Remy Burnens (Dormont), Claudia Urru (Giulia), Meagan Sill (Lucilla), Michele Angelini (Dorvil), Eugenio Di Lieto (Blansac), Emmanuel Franco (Germano), Orchestre Philharmonique de Cracovie, Gianluca Ascheri, pianoforte, dir. José Miguel Pérez‑Sierra. Sur le vif, festival de Bad Wildbad, 20 juillet 2021.

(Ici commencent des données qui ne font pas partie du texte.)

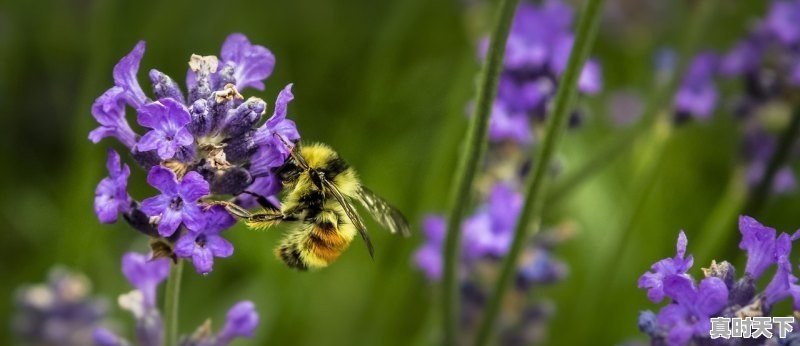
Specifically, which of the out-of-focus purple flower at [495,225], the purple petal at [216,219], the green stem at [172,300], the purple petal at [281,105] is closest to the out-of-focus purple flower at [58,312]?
the out-of-focus purple flower at [495,225]

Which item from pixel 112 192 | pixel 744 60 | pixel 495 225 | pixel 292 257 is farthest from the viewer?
pixel 744 60

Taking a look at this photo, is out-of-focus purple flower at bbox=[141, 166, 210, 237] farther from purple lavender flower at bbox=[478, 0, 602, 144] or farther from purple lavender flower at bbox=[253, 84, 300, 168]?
purple lavender flower at bbox=[478, 0, 602, 144]

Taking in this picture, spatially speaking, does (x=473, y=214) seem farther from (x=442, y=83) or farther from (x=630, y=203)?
(x=442, y=83)

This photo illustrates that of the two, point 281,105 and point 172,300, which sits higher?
point 281,105

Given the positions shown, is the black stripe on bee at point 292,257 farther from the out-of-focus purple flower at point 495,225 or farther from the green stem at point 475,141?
the out-of-focus purple flower at point 495,225

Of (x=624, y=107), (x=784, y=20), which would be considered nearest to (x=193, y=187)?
(x=784, y=20)

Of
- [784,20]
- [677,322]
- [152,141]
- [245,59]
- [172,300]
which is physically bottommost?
[677,322]

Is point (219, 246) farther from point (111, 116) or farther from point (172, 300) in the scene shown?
point (111, 116)
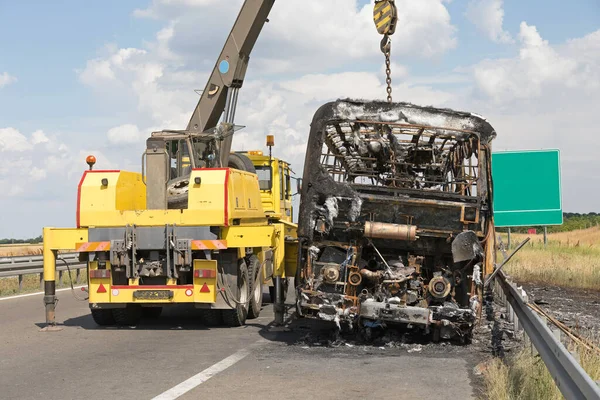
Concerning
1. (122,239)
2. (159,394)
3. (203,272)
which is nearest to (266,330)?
(203,272)

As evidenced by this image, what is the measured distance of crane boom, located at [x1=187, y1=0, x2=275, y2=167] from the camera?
67.2ft

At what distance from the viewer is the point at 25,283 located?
25469 millimetres

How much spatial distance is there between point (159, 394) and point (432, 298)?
4.59 m

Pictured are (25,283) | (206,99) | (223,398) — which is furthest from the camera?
(25,283)

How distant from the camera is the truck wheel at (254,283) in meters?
14.4

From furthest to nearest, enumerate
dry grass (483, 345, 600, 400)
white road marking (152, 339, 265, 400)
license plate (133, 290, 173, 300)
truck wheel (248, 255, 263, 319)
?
1. truck wheel (248, 255, 263, 319)
2. license plate (133, 290, 173, 300)
3. white road marking (152, 339, 265, 400)
4. dry grass (483, 345, 600, 400)

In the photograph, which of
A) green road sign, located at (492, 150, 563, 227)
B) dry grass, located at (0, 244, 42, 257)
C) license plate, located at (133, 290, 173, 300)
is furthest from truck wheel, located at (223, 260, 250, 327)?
dry grass, located at (0, 244, 42, 257)

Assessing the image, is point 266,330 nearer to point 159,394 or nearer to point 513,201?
point 159,394

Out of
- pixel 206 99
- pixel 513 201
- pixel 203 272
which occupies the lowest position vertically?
pixel 203 272

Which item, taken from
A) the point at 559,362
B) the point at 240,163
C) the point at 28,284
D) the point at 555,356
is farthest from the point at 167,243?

Naxos 8660512-13. Distr. Outhere.
Un musicien surdoué de vingt printemps offrait en 1812 sa relecture sémillante du Mariage secret de Cimarosa cher à Stendhal, qui voyait en cet opera buffa un modèle absolu du genre. La mouture rossinienne de l’ouvrage, empreinte de feinte ingénuité adolescente et de coquine légèreté, se voyait récemment honorée au festival de Bad Wildbad, cousin germain à tous égards de celui de Pesaro, dans une production d’une réelle lourdeur. On y voyait l’héroïne de ce dramma giocoso escalader l’échelle de soie qui la menait nuitamment auprès de son secret époux , au sein d’une régie théâtrale aux gros sabots. À l’écoute des présents CDs, on pourra heureusement imaginer sans contrainte les chassés-croisés du couple Dorvil – Giulia, du tuteur d’icelle, Dormont, comme de Blansac, le mari que ce dernier destinait à la belle, ou de sa cousine enamourée de l’infortuné. L’orchestre de Cracovie pétille sous la baguette diligente de Pérez-Sierra, hier assistant d’Alberto Zedda, maître incontesté en la matière. Le bel canto fleuri du jeune compositeur s’épanouit sur ce discours instrumental au petit point, relayé par les récitatifs que le pianoforte de Gianluca Aschieri brode de ses ornements. Sous les atours vocaux de Giulia, épouse secrète mais d’autant plus énamourée, la soprane Claudia Urru, dont le legato amoureux et les digressions virtuoses séduisent grâce à l’ingénuité d’un timbre encore adolescent, honore son emploi. Les impératifs de la régie théâtrale sont vraisemblablement responsables des tensions marquant certains traits des scènes finales. Le ténor Michele Angelini, juvénile et demi, exhibe un timbre rutilant et une virtuosité sans frein, au détriment parfois d’une émission un tantinet ouverte. Le comique du serviteur Germano va comme un gant au baryton Emmanuel Franco, rondouillard de voix comme de jeu, tandis que Blansac, séducteur finalement conduit à épouser la cousine de Giulia, est franchement desservi par le chant improbable d’Eugenio Di Lieto. Ladite cousine, Lucilla, dont l’air de sorbet atteste d’une tradition alors vivace, paraît ici sous les traits vocaux de l’américaine Meagan Sill, sans effacer le souvenir de Cecilia Bartoli en cet instant de divertissement belcantiste.
La discographie officielle de cette œuvre en tout point charmante se résumant à une poignée de captations, marquée par celle dudit Zedda en 2000 à Pesaro, la présente réalisation sur le vif y trouve tout naturellement sa place.